>>>

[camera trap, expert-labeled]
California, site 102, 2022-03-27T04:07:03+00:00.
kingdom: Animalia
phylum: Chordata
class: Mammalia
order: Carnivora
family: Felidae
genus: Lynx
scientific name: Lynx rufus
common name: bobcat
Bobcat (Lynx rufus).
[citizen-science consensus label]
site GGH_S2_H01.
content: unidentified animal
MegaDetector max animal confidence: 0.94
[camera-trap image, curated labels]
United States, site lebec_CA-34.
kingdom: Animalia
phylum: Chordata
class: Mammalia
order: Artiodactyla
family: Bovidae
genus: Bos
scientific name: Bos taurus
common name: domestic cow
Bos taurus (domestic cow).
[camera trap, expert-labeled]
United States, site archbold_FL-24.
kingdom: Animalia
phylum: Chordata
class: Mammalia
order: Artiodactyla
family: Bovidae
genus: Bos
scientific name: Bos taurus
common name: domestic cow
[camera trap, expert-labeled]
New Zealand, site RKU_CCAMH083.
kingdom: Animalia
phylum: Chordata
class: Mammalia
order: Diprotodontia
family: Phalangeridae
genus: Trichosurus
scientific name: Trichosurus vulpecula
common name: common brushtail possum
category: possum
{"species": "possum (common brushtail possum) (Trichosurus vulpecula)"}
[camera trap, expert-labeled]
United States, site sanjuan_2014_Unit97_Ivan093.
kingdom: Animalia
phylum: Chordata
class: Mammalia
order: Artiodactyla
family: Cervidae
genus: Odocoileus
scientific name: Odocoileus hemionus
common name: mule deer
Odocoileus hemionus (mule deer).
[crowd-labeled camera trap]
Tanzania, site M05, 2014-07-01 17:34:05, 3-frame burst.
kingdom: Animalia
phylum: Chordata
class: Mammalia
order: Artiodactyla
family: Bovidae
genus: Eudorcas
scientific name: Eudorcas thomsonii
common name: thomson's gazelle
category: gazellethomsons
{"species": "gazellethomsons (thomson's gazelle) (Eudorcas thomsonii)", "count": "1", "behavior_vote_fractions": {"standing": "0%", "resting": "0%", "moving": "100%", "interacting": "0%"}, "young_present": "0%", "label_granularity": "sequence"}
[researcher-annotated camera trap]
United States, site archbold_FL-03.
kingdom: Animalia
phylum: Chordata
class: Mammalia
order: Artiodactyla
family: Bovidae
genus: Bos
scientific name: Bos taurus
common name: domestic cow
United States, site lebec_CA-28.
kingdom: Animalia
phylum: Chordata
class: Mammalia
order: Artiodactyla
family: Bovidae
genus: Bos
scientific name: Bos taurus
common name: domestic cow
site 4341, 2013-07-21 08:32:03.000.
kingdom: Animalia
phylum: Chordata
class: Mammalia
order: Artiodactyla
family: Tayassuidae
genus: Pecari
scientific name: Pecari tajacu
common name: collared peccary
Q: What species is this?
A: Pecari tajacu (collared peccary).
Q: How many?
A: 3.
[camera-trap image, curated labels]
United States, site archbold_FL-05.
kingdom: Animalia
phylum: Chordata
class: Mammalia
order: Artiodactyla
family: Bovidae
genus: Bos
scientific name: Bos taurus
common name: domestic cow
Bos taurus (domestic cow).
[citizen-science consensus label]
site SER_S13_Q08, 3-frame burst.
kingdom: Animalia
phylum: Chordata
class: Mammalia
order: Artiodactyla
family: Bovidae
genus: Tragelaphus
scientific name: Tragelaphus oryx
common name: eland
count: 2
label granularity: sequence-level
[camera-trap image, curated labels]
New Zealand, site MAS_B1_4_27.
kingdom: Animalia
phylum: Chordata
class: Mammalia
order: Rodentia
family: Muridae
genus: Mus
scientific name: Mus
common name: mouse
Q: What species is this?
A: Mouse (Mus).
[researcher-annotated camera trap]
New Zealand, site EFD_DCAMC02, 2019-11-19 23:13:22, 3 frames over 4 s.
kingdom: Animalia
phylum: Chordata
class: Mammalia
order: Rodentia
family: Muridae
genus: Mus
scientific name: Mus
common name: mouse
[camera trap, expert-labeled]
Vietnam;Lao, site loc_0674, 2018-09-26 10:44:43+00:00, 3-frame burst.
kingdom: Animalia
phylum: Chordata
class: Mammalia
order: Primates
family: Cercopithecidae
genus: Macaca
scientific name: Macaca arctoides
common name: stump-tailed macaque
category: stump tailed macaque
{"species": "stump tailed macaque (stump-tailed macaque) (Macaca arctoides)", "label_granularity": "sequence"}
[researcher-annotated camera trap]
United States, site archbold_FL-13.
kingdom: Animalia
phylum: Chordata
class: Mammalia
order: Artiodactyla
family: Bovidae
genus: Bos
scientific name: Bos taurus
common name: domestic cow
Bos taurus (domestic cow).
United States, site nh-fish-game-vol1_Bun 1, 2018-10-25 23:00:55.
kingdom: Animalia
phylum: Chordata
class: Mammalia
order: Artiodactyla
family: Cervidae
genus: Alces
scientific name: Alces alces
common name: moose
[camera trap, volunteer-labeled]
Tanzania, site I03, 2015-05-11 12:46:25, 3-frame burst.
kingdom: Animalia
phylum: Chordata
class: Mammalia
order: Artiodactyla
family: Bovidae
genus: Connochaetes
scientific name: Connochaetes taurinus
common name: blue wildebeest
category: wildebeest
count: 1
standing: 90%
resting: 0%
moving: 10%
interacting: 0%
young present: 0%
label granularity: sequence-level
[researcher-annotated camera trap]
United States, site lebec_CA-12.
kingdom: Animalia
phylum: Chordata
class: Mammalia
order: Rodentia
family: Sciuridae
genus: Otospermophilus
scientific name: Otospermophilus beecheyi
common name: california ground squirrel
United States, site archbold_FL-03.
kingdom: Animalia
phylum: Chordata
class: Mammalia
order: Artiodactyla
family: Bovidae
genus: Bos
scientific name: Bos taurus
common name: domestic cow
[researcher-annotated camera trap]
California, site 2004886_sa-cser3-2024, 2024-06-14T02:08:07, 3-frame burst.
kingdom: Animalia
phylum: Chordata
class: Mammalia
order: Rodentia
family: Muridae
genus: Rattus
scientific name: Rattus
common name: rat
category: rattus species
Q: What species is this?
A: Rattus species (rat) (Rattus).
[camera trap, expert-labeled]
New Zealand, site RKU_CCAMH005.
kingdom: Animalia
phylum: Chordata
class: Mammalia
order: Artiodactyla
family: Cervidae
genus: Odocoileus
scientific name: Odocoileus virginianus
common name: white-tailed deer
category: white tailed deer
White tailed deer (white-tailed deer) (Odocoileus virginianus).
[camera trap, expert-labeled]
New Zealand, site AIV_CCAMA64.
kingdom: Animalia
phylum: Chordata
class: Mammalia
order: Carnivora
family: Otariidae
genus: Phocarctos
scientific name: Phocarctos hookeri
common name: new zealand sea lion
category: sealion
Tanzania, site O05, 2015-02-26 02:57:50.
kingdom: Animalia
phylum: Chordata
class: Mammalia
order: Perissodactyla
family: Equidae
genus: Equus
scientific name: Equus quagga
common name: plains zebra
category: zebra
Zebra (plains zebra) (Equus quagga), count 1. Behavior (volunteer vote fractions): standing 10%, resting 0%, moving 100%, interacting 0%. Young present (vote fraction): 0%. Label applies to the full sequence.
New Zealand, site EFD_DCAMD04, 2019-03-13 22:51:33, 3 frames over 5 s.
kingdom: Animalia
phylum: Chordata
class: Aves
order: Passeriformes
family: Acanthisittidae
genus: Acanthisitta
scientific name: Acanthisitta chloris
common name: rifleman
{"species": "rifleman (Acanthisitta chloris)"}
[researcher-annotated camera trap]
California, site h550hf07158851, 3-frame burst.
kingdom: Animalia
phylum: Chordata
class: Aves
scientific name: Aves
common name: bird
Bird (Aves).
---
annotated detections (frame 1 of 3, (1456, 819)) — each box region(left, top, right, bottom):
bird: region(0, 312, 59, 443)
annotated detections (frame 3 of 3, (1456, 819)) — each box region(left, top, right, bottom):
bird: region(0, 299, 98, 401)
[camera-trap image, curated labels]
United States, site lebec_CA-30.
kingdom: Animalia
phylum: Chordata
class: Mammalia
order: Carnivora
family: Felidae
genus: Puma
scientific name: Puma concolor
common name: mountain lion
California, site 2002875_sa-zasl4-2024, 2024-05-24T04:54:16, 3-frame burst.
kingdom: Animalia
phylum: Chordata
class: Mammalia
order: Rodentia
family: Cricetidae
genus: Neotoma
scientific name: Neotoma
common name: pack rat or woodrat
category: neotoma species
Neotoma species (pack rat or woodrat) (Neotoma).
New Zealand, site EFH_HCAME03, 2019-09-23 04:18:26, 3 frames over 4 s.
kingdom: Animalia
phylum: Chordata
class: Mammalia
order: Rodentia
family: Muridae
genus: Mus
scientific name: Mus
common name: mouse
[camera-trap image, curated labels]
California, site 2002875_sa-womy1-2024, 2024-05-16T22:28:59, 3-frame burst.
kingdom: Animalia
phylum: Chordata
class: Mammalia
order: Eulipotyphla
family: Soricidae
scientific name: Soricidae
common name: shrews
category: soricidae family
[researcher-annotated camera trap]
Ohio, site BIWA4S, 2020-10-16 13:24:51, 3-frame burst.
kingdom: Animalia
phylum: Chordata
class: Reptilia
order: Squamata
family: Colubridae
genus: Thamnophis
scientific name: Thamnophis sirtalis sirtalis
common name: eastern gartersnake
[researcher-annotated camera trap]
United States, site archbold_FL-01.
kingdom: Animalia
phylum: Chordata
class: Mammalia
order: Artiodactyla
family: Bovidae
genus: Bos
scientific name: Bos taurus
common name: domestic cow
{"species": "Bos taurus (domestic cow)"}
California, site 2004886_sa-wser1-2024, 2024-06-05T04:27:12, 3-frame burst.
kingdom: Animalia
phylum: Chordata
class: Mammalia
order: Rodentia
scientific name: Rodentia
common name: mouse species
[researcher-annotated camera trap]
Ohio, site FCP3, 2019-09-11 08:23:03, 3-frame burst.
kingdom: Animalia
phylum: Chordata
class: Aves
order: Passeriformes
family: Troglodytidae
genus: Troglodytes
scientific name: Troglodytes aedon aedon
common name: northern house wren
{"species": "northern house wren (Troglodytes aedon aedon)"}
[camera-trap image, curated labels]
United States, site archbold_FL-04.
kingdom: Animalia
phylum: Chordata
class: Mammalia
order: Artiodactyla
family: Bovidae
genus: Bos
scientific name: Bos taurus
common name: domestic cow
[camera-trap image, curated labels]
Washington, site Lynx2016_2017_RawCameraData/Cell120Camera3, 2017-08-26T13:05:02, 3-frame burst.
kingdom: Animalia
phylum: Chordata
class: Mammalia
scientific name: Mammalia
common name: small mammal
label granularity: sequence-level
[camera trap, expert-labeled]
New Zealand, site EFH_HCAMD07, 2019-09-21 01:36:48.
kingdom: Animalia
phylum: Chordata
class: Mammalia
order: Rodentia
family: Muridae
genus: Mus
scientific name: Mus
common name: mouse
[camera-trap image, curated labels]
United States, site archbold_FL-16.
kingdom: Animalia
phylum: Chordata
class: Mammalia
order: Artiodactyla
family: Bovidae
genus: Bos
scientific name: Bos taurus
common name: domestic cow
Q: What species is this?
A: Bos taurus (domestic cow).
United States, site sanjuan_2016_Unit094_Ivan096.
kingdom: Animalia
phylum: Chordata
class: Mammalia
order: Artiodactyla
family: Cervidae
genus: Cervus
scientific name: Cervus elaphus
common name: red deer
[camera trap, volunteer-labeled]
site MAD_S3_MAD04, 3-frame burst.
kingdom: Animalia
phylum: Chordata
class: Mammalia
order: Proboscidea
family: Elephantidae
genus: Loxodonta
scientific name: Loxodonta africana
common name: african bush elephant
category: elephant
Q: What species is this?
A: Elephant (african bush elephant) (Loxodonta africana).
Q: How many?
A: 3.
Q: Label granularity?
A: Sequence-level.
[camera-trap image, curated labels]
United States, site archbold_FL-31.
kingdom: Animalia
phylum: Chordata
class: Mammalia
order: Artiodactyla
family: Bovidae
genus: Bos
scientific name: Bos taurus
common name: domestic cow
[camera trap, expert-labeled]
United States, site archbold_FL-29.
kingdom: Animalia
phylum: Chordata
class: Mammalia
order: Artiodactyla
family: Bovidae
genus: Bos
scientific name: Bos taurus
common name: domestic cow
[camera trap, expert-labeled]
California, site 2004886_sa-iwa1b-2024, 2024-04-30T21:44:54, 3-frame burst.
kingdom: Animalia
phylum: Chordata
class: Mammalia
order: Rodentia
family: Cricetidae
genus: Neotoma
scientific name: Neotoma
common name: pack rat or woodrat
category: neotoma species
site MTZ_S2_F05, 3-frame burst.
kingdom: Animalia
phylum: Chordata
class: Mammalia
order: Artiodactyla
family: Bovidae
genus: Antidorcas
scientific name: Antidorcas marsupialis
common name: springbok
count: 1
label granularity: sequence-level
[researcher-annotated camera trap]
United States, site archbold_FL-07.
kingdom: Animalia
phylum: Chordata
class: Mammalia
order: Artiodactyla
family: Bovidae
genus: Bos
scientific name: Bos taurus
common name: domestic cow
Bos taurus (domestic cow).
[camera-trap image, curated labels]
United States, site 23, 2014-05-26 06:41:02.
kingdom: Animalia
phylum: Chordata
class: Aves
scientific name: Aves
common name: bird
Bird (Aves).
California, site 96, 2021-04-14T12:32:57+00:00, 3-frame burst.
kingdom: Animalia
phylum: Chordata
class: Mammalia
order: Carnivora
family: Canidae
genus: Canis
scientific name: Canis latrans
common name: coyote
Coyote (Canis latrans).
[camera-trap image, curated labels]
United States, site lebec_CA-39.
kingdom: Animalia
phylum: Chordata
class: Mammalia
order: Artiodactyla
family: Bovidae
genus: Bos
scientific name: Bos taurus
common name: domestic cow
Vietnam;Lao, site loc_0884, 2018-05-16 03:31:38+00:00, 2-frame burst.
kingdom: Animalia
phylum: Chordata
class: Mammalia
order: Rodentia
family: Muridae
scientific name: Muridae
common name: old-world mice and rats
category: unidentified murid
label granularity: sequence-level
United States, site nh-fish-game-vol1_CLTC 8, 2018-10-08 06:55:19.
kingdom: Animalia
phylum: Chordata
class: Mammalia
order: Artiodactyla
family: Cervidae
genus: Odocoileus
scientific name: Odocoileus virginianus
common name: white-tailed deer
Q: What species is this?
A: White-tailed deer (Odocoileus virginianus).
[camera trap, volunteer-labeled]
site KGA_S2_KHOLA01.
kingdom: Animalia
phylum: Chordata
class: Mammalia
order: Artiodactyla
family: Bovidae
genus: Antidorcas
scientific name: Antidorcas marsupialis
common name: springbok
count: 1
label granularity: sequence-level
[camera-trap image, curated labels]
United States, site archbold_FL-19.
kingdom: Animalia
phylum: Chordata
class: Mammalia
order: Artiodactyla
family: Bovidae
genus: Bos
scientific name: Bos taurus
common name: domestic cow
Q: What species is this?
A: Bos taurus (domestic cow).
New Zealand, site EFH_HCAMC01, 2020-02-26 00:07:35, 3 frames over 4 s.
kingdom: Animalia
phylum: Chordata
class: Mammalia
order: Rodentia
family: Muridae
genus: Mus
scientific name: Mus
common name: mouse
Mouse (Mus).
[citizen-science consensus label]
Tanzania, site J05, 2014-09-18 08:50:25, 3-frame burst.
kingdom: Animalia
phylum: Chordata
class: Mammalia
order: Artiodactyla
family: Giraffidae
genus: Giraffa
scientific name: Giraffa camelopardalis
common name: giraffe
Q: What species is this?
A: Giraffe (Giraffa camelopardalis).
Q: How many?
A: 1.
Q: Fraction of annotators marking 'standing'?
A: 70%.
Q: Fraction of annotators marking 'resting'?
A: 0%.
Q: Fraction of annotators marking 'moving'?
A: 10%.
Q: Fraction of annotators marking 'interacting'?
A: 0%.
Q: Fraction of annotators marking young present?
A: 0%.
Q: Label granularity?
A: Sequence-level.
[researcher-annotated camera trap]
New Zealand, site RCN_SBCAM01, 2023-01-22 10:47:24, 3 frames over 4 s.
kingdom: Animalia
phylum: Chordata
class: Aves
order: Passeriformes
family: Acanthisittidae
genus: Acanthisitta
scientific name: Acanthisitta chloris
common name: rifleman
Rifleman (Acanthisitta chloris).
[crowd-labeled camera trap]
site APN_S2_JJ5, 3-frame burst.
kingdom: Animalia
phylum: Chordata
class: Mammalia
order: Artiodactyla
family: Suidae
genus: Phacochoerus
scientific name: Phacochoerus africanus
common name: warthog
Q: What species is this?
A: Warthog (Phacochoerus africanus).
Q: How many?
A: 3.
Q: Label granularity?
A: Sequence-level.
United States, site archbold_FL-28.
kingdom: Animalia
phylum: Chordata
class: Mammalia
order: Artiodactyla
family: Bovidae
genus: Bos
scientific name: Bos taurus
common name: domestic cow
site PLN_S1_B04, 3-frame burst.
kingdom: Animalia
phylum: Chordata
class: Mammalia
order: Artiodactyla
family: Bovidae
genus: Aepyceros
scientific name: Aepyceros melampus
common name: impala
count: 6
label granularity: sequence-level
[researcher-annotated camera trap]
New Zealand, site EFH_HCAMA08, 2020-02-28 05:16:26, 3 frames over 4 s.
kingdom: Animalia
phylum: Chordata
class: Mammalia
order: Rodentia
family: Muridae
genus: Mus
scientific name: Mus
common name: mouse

<<<

> Work item: Everything from the first line of the data through the line holding "United States, site sanjuan_2014_Unit97_Ivan093." should be output exactly, and no other lines.

> Expected output:
[camera trap, expert-labeled]
California, site 102, 2022-03-27T04:07:03+00:00.
kingdom: Animalia
phylum: Chordata
class: Mammalia
order: Carnivora
family: Felidae
genus: Lynx
scientific name: Lynx rufus
common name: bobcat
Bobcat (Lynx rufus).
[citizen-science consensus label]
site GGH_S2_H01.
content: unidentified animal
MegaDetector max animal confidence: 0.94
[camera-trap image, curated labels]
United States, site lebec_CA-34.
kingdom: Animalia
phylum: Chordata
class: Mammalia
order: Artiodactyla
family: Bovidae
genus: Bos
scientific name: Bos taurus
common name: domestic cow
Bos taurus (domestic cow).
[camera trap, expert-labeled]
United States, site archbold_FL-24.
kingdom: Animalia
phylum: Chordata
class: Mammalia
order: Artiodactyla
family: Bovidae
genus: Bos
scientific name: Bos taurus
common name: domestic cow
[camera trap, expert-labeled]
New Zealand, site RKU_CCAMH083.
kingdom: Animalia
phylum: Chordata
class: Mammalia
order: Diprotodontia
family: Phalangeridae
genus: Trichosurus
scientific name: Trichosurus vulpecula
common name: common brushtail possum
category: possum
{"species": "possum (common brushtail possum) (Trichosurus vulpecula)"}
[camera trap, expert-labeled]
United States, site sanjuan_2014_Unit97_Ivan093.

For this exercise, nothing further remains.